Amie finds a group of four girls about to be altered by destructive surgery known as female genital mutilation. Amie describes it this way:
It's a barbaric practice...They cut off the clitoris and the labia and in some cases they sew the skin together leaving only a small opening to pee through. Can you imagine what hell it must be when they lose their virginity? Jean-Pierre explained to me how they have to be sliced opened again before they give birth. It's excruciatingly painful for them.

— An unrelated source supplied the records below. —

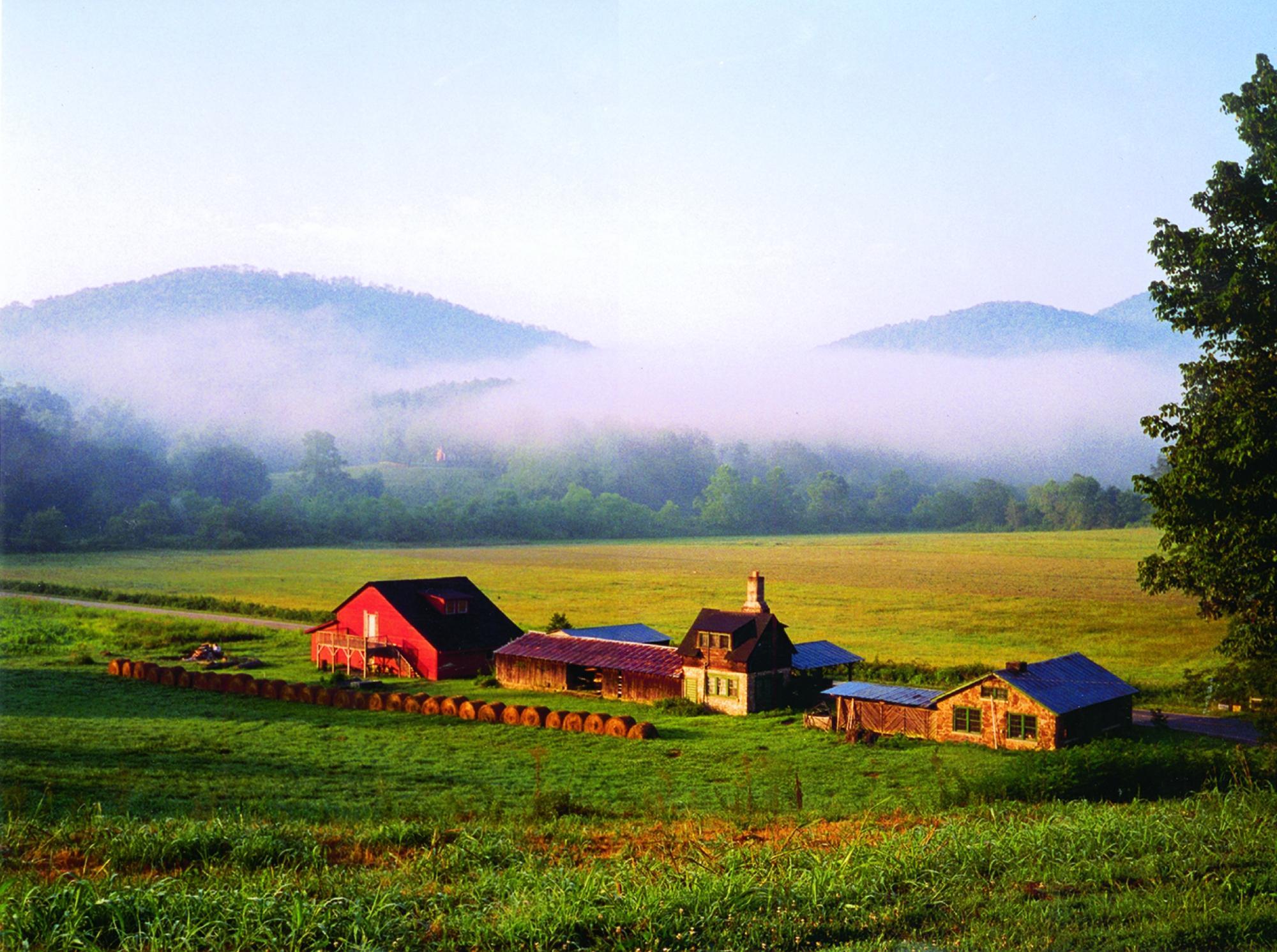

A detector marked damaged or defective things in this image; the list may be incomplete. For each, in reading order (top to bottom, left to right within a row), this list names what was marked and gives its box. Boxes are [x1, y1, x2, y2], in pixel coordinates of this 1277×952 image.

rusty corrugated roof [490, 630, 690, 674]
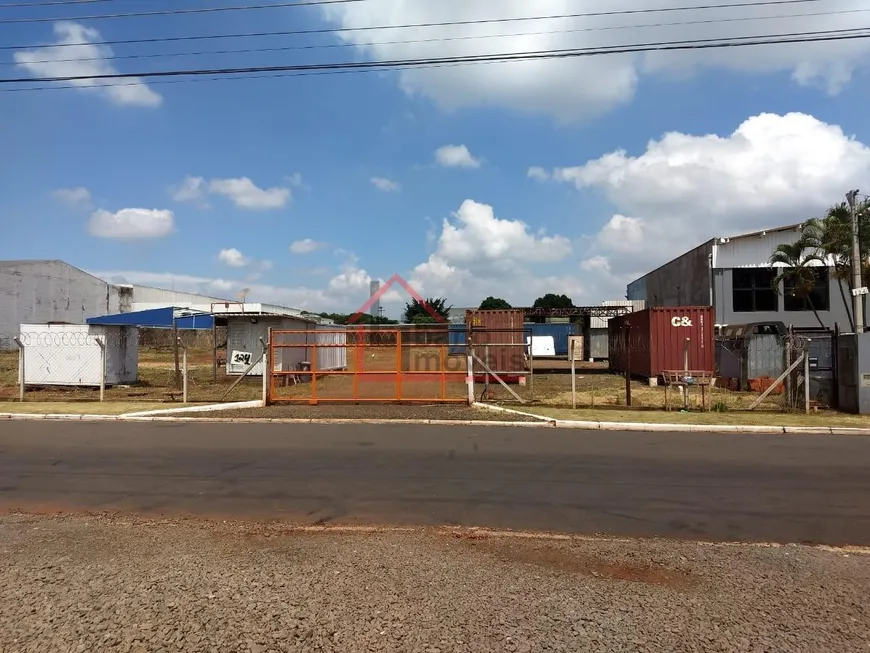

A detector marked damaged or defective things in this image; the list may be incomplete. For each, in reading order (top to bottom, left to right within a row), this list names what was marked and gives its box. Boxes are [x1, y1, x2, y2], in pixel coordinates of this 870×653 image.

rusty container door [466, 310, 528, 374]
rusty container door [608, 310, 652, 376]
rusty container door [648, 306, 716, 374]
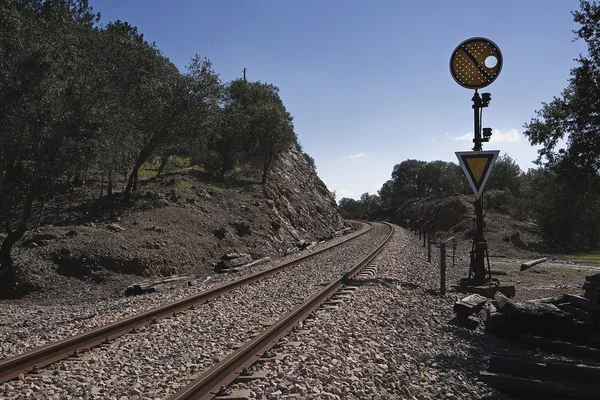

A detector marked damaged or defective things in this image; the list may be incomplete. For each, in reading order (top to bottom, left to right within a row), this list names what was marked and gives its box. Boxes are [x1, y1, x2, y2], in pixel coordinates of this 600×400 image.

rusty railway track [0, 220, 372, 382]
rusty railway track [166, 222, 396, 400]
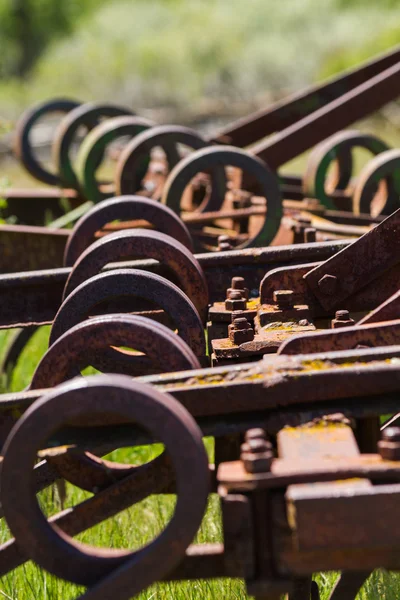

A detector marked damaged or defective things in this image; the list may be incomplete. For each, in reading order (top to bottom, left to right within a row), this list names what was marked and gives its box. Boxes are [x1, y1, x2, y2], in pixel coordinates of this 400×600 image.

rusty metal disc [13, 97, 80, 185]
rusty metal disc [51, 101, 132, 190]
rusty metal disc [76, 115, 153, 204]
rusty metal disc [64, 195, 194, 264]
rusty metal disc [115, 124, 228, 209]
rusty metal disc [162, 146, 282, 248]
rusty metal disc [302, 130, 390, 210]
rusty metal disc [352, 149, 400, 217]
rusty metal disc [30, 312, 200, 386]
rusty metal disc [49, 270, 205, 358]
rusty metal disc [64, 230, 208, 322]
rusty metal disc [1, 376, 209, 592]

It leaves them deprived of their natural feelings and several bodily functions. But in a paradoxical way it makes these dark skinned pubescent females of great value to older males of a perverted quasi-religious orientation. One handsome Frenchman named Jean-Pierre initially appears to be a help to Amie, but he soon turns out to be a ruthless agent bent on the destruction of the innocence of the terrified young girls.
Amie and the girls get swept up the immense natural power of the annual migration. Despite her years in Africa, Amie has never experienced it before. Unfortunately, they are right in the middle of it.
To their horror they could now see a huge cloud of dust swirling above the bushes, moving closer and closer at a phenomenal speed. A faint drumming got louder and louder, creating shock waves that made the ground shake as hundreds maybe thousands of hooves thundered over the bare earth. A group of large wildebeests were the first to appear, galloping flat out, looking neither right nor left, the whites of their eyes glistening through the rising dust. All that could be seen behind them was a mass of panicking bodies, pushing and shoving, bumping into each other, the younger ones flung to one side, several running in circles trying to avoid the flailing hooves unable to find their mothers in the rising clouds of sand. The charging animals stretched across the open plain, hell bent on fleeing some as yet unseen danger.
Cleverly, the author moves the great migration one thousand miles from the Serengeti to Zimbabwe.   
In the end Amie bumbles her way to saving four girls from genital mutilation, which the author writes has befallen two hundred million women. Unfortunately, I cannot recommend this book because of its sloppy spycraft, untidy plot devices and the careless treatment of my beloved Africa.